* _Assignment_:
The records follow. Filter them to the lines that hold "frame".

* _Provided data_:
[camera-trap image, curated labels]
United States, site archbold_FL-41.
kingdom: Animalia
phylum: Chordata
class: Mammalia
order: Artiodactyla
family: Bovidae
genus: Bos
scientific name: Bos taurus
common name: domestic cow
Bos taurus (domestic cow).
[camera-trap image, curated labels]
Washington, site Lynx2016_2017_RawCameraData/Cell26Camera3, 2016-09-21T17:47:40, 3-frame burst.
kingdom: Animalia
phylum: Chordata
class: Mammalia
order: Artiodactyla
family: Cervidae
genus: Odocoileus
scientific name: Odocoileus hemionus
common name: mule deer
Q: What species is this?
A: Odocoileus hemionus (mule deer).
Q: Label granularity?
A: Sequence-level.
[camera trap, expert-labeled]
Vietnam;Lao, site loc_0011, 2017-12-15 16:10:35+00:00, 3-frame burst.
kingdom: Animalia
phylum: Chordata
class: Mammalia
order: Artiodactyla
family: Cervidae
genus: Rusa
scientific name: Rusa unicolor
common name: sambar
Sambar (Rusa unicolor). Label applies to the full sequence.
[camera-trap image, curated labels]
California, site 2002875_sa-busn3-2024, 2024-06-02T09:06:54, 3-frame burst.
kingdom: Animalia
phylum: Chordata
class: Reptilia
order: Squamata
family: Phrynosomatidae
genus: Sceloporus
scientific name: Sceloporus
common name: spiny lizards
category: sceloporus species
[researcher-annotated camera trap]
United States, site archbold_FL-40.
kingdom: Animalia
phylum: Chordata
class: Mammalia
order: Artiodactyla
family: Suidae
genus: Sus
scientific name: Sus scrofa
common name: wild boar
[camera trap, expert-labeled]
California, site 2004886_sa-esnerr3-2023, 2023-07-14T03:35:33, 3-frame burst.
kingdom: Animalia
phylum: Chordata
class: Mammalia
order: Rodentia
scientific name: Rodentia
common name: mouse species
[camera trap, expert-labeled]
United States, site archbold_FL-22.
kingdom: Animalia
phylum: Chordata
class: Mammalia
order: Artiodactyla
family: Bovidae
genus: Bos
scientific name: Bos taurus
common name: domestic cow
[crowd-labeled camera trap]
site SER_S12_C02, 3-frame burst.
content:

* _Written reply_:
Washington, site Lynx2016_2017_RawCameraData/Cell26Camera3, 2016-09-21T17:47:40, 3-frame burst.
Vietnam;Lao, site loc_0011, 2017-12-15 16:10:35+00:00, 3-frame burst.
California, site 2002875_sa-busn3-2024, 2024-06-02T09:06:54, 3-frame burst.
California, site 2004886_sa-esnerr3-2023, 2023-07-14T03:35:33, 3-frame burst.
site SER_S12_C02, 3-frame burst.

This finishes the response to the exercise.